Task brief >> Lay out every line of the records below as a numbered list, skipping blank lines. Leave the pictures out.

Start of Material for this exercise

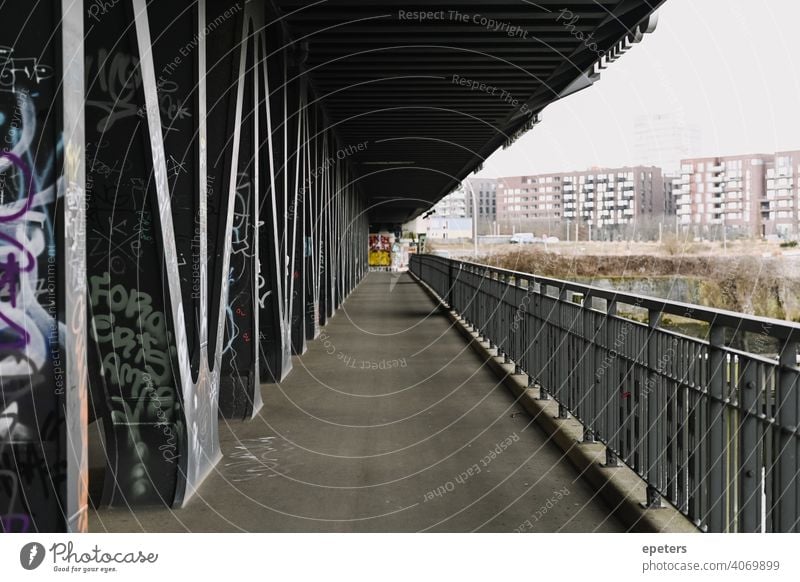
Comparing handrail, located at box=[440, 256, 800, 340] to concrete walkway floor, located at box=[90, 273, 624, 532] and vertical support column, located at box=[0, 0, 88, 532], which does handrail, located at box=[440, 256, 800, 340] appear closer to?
concrete walkway floor, located at box=[90, 273, 624, 532]

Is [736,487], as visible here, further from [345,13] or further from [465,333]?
[465,333]

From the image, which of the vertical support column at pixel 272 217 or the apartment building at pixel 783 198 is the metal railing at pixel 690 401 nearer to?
the apartment building at pixel 783 198

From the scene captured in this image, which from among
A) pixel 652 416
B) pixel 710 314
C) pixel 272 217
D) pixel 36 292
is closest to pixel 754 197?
pixel 652 416

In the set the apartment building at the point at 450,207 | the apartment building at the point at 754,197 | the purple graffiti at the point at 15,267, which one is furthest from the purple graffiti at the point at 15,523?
the apartment building at the point at 450,207

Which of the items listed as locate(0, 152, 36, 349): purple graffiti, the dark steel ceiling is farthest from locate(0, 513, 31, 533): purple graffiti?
the dark steel ceiling

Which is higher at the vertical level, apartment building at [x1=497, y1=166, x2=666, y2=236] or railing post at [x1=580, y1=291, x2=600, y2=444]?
apartment building at [x1=497, y1=166, x2=666, y2=236]

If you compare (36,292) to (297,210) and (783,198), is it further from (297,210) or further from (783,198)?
(297,210)

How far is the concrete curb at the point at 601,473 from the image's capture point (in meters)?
5.30

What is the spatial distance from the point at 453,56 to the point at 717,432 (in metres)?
9.57

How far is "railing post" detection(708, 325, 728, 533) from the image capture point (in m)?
4.42

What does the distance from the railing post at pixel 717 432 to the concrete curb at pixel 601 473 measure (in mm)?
388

End of Material for this exercise

Response >>
1. Comparing handrail, located at box=[440, 256, 800, 340] to concrete walkway floor, located at box=[90, 273, 624, 532] and vertical support column, located at box=[0, 0, 88, 532], which does handrail, located at box=[440, 256, 800, 340] appear closer to?
2. concrete walkway floor, located at box=[90, 273, 624, 532]
3. Is [736,487], as visible here, further from [345,13] or further from [465,333]?
4. [465,333]
5. From the image, which of the vertical support column at pixel 272 217 or the apartment building at pixel 783 198 is the metal railing at pixel 690 401 nearer to?
6. the apartment building at pixel 783 198
7. From the scene captured in this image, which from among
8. A) pixel 652 416
9. B) pixel 710 314
10. C) pixel 272 217
11. D) pixel 36 292
12. is closest to pixel 754 197?
13. pixel 652 416
14. In the set the apartment building at the point at 450,207 | the apartment building at the point at 754,197 | the purple graffiti at the point at 15,267, which one is furthest from the purple graffiti at the point at 15,523?
15. the apartment building at the point at 450,207
16. Which of the items listed as locate(0, 152, 36, 349): purple graffiti, the dark steel ceiling is farthest from locate(0, 513, 31, 533): purple graffiti?
17. the dark steel ceiling
18. Which is higher at the vertical level, apartment building at [x1=497, y1=166, x2=666, y2=236] or railing post at [x1=580, y1=291, x2=600, y2=444]?
19. apartment building at [x1=497, y1=166, x2=666, y2=236]
20. If you compare (36,292) to (297,210) and (783,198), is it further from (297,210) or further from (783,198)?
21. (297,210)
22. How far is the concrete curb at the point at 601,473 from the image's capture point (in meters)?
23. 5.30
24. What is the spatial distance from the point at 453,56 to the point at 717,432 (in metres)?
25. 9.57
26. How far is "railing post" detection(708, 325, 728, 533) from the image capture point (in m)?
27. 4.42
28. What does the distance from the railing post at pixel 717 432 to the concrete curb at pixel 601 473 measure (in mm)?
29. 388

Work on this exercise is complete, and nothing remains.